If Rishi Sunak wants to establish himself as a champion of drivers & ordinary families he needs to be bold — and fast
Step on gas
THE Tories cannot just limp on to the next election hoping something turns up. They need to be radical.
The suggestion that they won’t cut tax from its 70-year high should dismay us all.
A Labour Government would definitely not do so.
We might then be stuck for years with corrosive, eye-watering tax levels.
The Tories MUST act on that . . . and on Net Zero too.
Poll after poll shows the overwhelming unpopularity of fleecing the public in the zeal to end our carbon emissions.
Some 72 per cent of 2019 Tory voters in one new survey want the cost of living cut regardless of Net Zero.
Only seven per cent prioritise emissions.
Our various climate deadlines were fixed entirely arbitrarily and with no consideration for the exorbitant costs, now becoming horrifyingly clear.
Rishi Sunak must delay the phasing-out of oil and gas boilers, plus the 2030 ban on new petrol and diesel vehicles, while staunchly opposing all Ulez-style, tax-hiking traffic schemes.
If the PM wants to establish himself as the champion of drivers and ordinary families he needs to be bold — and fast.
Land of sloth
A TOXIC mix of timidity and typical British red tape risks strangling the life out of the first properly conservative policy in months.

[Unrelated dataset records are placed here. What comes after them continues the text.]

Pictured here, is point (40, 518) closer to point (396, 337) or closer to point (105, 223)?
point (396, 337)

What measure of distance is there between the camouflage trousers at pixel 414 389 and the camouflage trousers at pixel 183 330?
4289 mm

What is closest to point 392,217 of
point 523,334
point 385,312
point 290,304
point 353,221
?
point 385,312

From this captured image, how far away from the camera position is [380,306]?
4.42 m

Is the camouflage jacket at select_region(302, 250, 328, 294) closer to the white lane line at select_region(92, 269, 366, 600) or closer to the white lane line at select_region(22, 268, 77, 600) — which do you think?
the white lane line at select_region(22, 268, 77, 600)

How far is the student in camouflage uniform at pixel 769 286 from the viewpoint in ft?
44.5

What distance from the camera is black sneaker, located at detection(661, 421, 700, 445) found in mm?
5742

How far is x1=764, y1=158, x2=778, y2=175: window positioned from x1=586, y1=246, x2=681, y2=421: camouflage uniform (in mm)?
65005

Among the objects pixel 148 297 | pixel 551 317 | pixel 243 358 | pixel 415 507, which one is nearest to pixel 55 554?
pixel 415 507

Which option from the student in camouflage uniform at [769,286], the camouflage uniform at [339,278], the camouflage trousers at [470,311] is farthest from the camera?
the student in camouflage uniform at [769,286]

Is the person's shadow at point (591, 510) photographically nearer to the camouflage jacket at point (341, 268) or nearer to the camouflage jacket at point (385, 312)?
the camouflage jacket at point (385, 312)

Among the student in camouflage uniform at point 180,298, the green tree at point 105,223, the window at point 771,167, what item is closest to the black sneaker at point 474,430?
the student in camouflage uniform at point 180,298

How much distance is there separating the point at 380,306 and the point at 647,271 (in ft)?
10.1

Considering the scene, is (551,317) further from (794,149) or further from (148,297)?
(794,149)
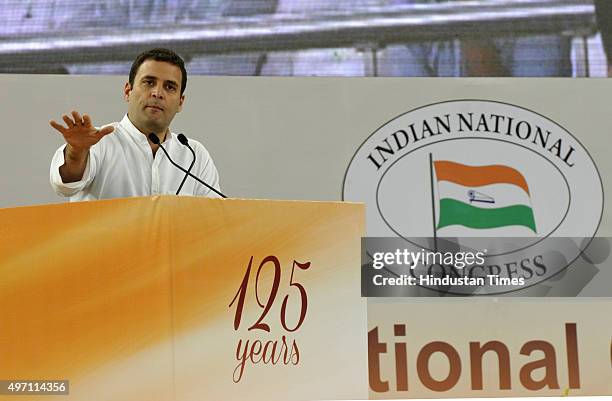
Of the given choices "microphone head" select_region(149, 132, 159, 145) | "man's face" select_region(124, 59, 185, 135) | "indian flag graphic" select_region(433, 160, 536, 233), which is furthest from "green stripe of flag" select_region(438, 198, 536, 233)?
"microphone head" select_region(149, 132, 159, 145)

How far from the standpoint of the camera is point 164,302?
4.96 ft

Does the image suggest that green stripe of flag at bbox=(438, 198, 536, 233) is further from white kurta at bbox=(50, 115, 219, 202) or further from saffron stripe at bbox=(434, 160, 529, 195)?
white kurta at bbox=(50, 115, 219, 202)

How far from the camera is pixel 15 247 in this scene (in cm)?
157

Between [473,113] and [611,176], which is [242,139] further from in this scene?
[611,176]

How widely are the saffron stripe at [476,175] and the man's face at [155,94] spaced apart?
5.34 ft

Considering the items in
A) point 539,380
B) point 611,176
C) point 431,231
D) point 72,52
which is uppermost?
point 72,52

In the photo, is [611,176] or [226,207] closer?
[226,207]

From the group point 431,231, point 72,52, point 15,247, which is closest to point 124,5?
point 72,52

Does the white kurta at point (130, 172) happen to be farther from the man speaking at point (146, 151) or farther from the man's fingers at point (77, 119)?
the man's fingers at point (77, 119)

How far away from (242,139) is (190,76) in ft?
1.13

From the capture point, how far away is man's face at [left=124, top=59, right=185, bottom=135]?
6.81 feet

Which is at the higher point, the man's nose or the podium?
the man's nose

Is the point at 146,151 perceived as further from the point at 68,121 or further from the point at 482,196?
the point at 482,196

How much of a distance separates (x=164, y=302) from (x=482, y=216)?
7.16ft
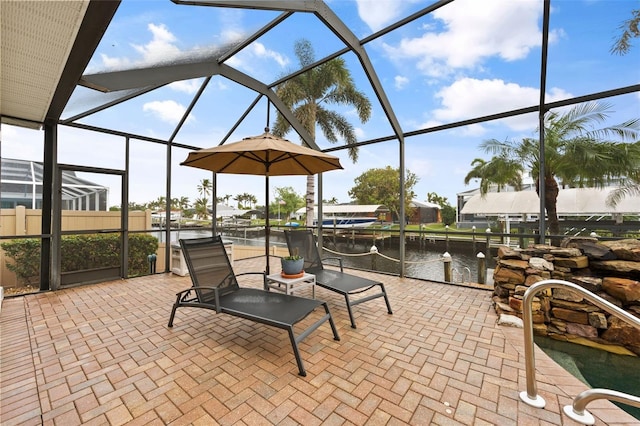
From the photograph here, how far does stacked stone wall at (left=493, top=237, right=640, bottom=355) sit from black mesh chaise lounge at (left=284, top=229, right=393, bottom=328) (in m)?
1.90

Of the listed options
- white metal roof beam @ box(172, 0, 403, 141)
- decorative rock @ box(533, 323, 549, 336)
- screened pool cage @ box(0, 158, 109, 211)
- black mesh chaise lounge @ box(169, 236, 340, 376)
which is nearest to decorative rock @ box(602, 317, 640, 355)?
decorative rock @ box(533, 323, 549, 336)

It is dead right for Welfare Secretary Mel Stride to end the abuse of sickness benefits by hundreds of thousands choosing idleness over work.
Except it now won’t happen till 2025 at the earliest.
By which time we may have a Labour Prime Minister who would NEVER cut benefits.
Mr Stride says he must first “consult” everyone involved.
Health assessors must be retrained and regulations laboriously altered.
What utter nonsense. This needs to happen NOW.
But this is our country today.
Anything takes years, or decades — and staggering sums — to plan, build or implement.
Even outside the EU we are paralysed by rules, by wokery, by fear of political blowback, by NIMBY voters and by an obstructive left-wing civil service.
And the competition abroad races ahead.
Blame game
THE schools concrete fiasco is “the Tories’ fault” even though Labour also had 13 years to fix it.
The catastrophic bankrupting of Birmingham is down to Tory cuts, not 11 years of grotesque mistakes by a Labour council whose new leader is on his hols.
The cost-of-living crisis is the Tories’ fault even though it is a global phenomenon caused by Covid and war.
See the pattern?
Everything is down to the wicked Tories even if it’s not. Or if it’s also, or even exclusively, Labour’s fault.
Do the Left really think voters buy into their “goodies and baddies” worldview?